Work item — Drop all pictures and repeat exactly the lines from the line holding "mercat-rojas-clemente" through the end of the records.

Information shown —
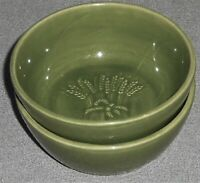 Set (2) Franciscan GREEN WHEAT PATTERN Coupe Cereal Bowls MADE IN CALIFORNIA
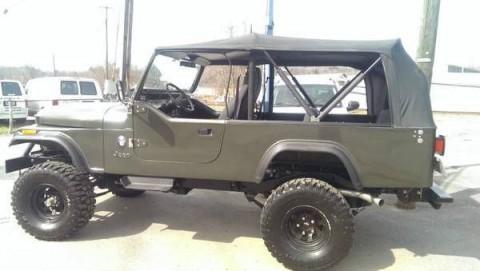 1984 Jeep CJ long for sale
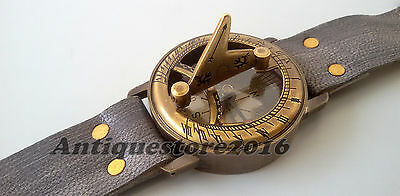 Vintage Style Antique Steampunk Wrist Solid Brass Compass & Sundial-Watch Gift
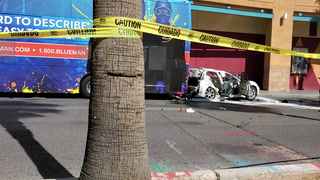 Crash closes Las Vegas Blvd. near Fremont Street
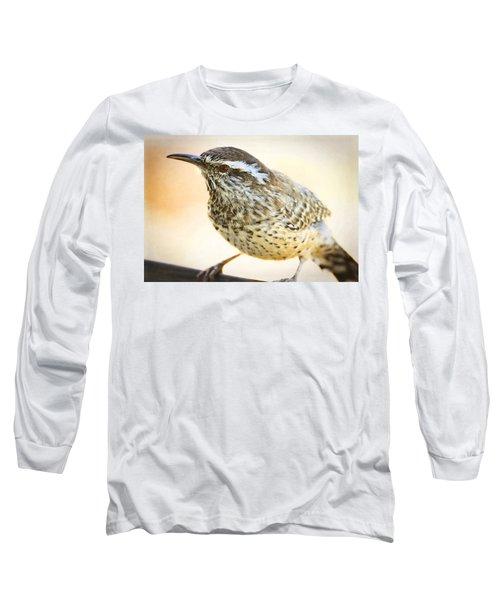 The Cactus Wren  Long Sleeve T-Shirt by Saija  Lehtonen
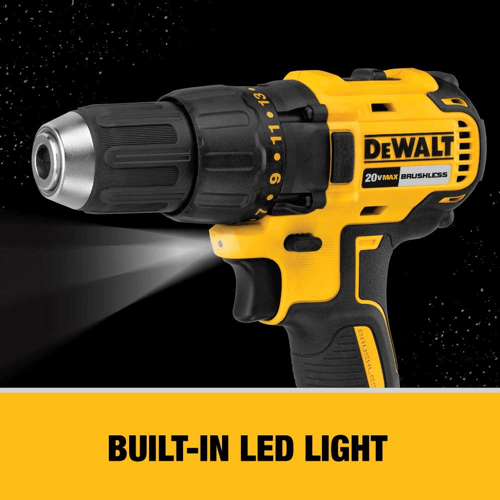 image showing the LED light on the dewalt dcd777c2 drill driver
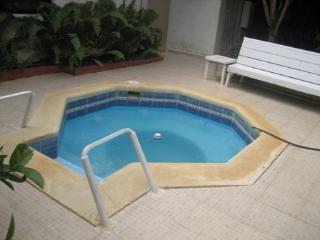 Lagos Villa I, Casa de Campo, La Romana, R.D - La Romana vacation rentals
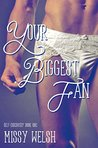 Your Biggest Fan (Self-Discovery, #1)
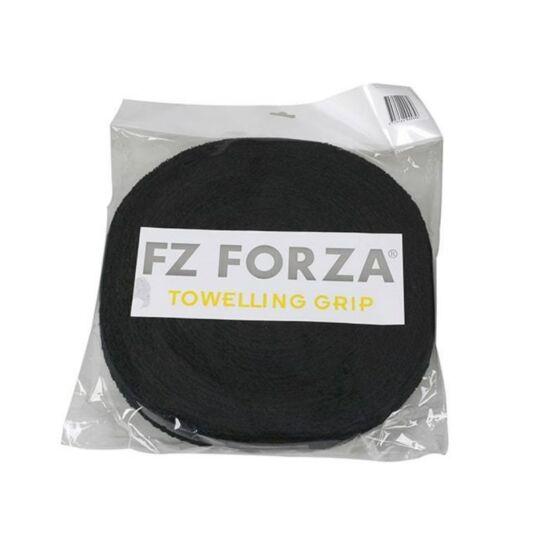 FZ Forza frotír tollaslabda grip tekercs (fekete)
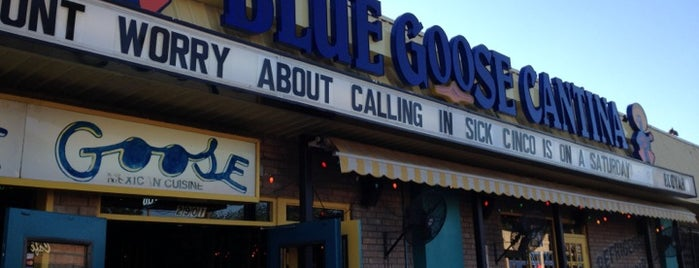 Blue Goose Cantina is one of Dallas.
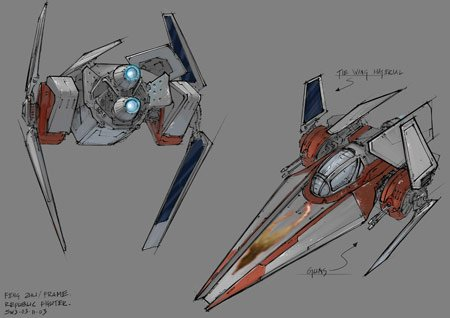 Archivo:V-Wing.jpg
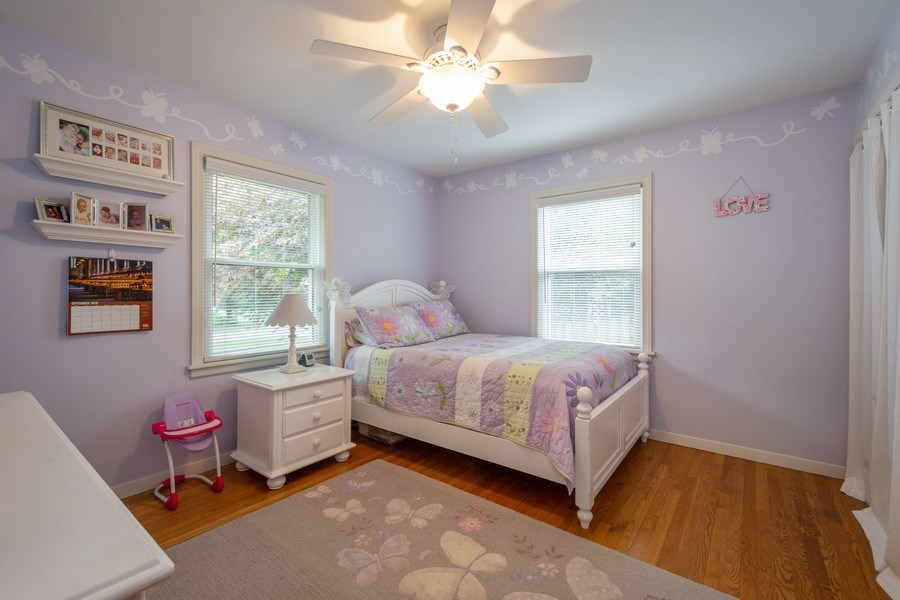 Real Estate Photography - 605 S Mitchell Ave, Arlington Heights, IL, 60005 - 2nd Bedroom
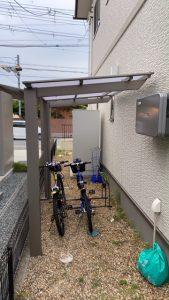 奈良県橿原市鳥屋町サイクルポート工事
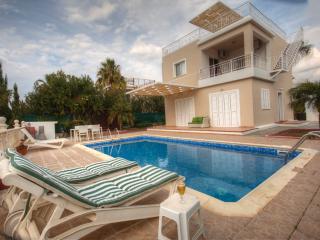 Villa Athina - Paphos vacation rentals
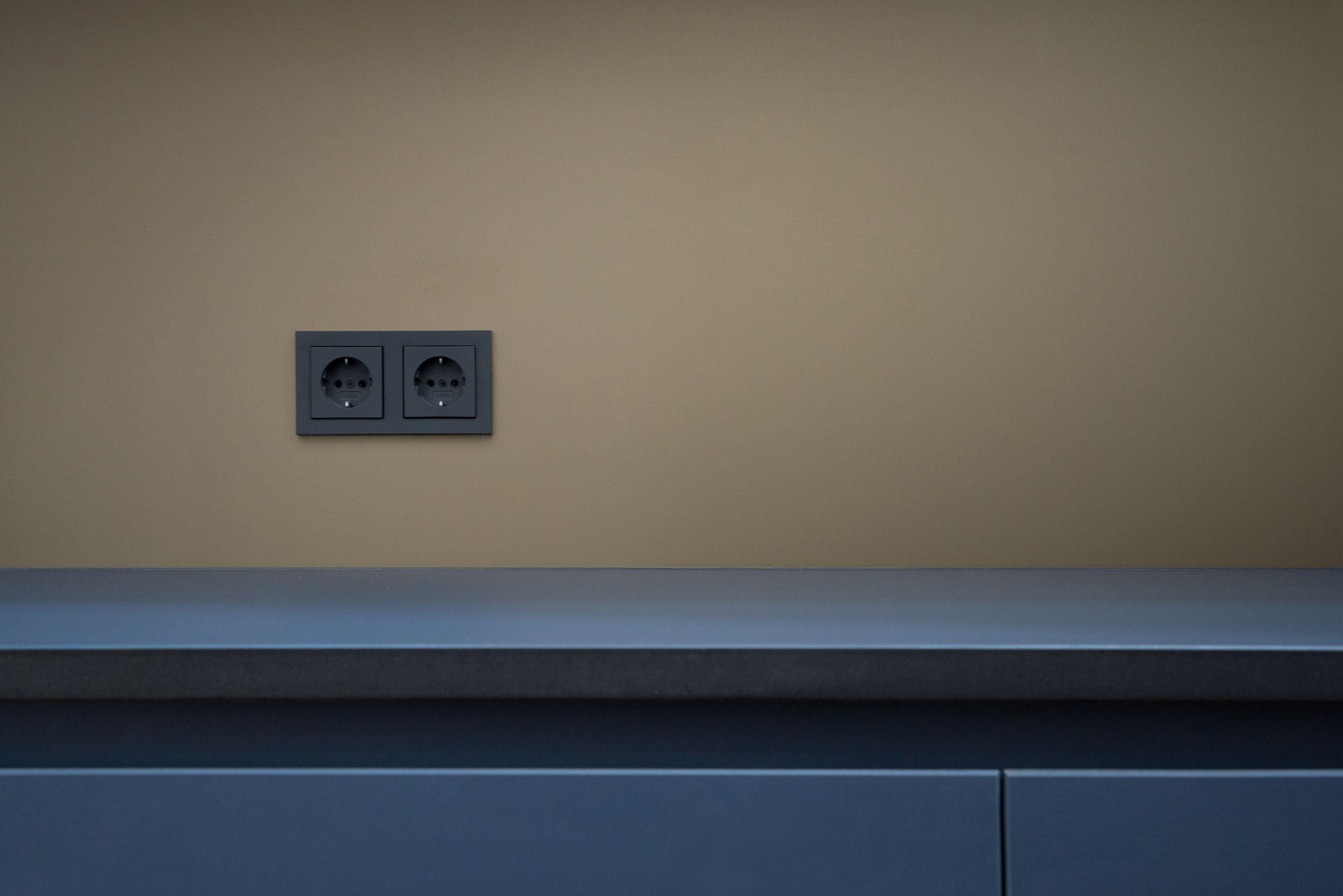 Office Kuchen Design 25h Hotel Hamburg Kitchen Design Design Plywood Panels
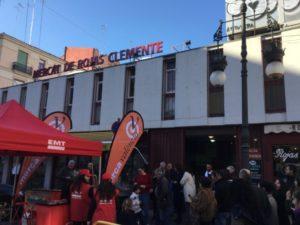 mercat-rojas-clemente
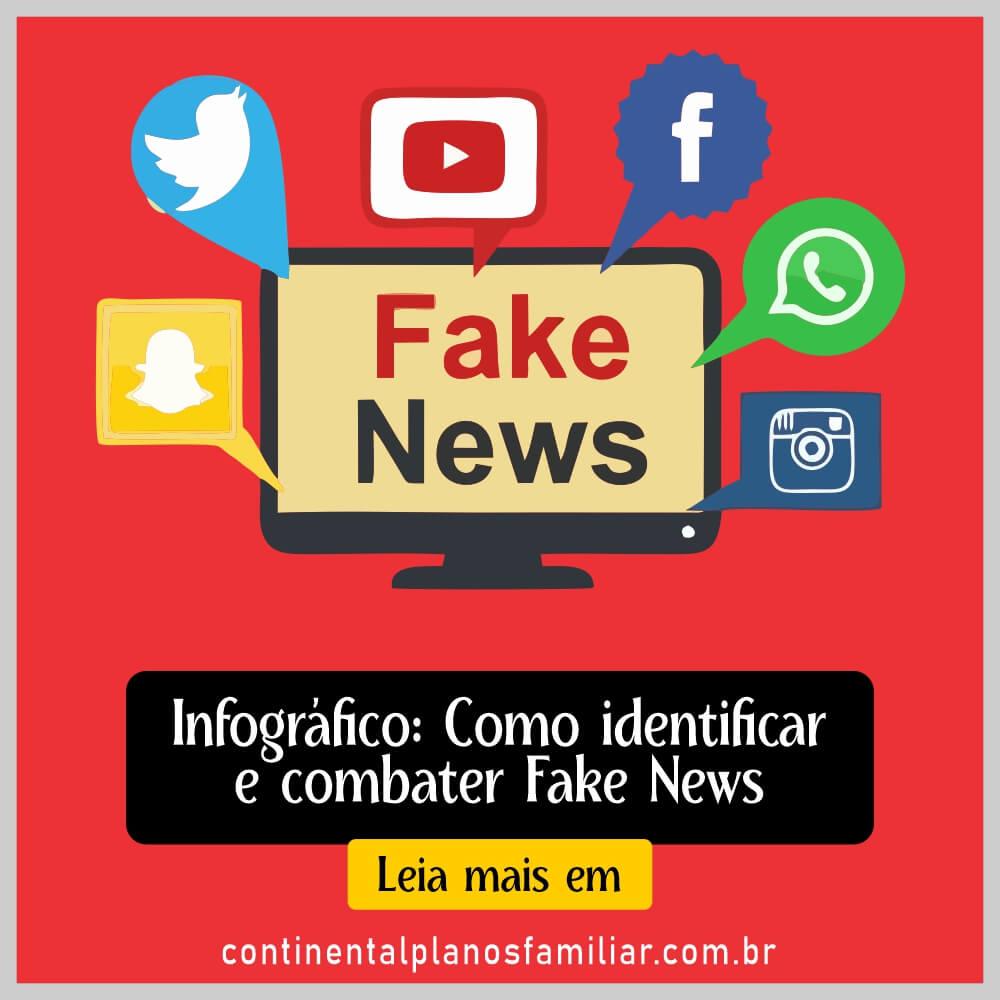 Infográfico dá dicas de como identificar e combater Fake News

Output for this task —
 mercat-rojas-clemente
 Infográfico dá dicas de como identificar e combater Fake News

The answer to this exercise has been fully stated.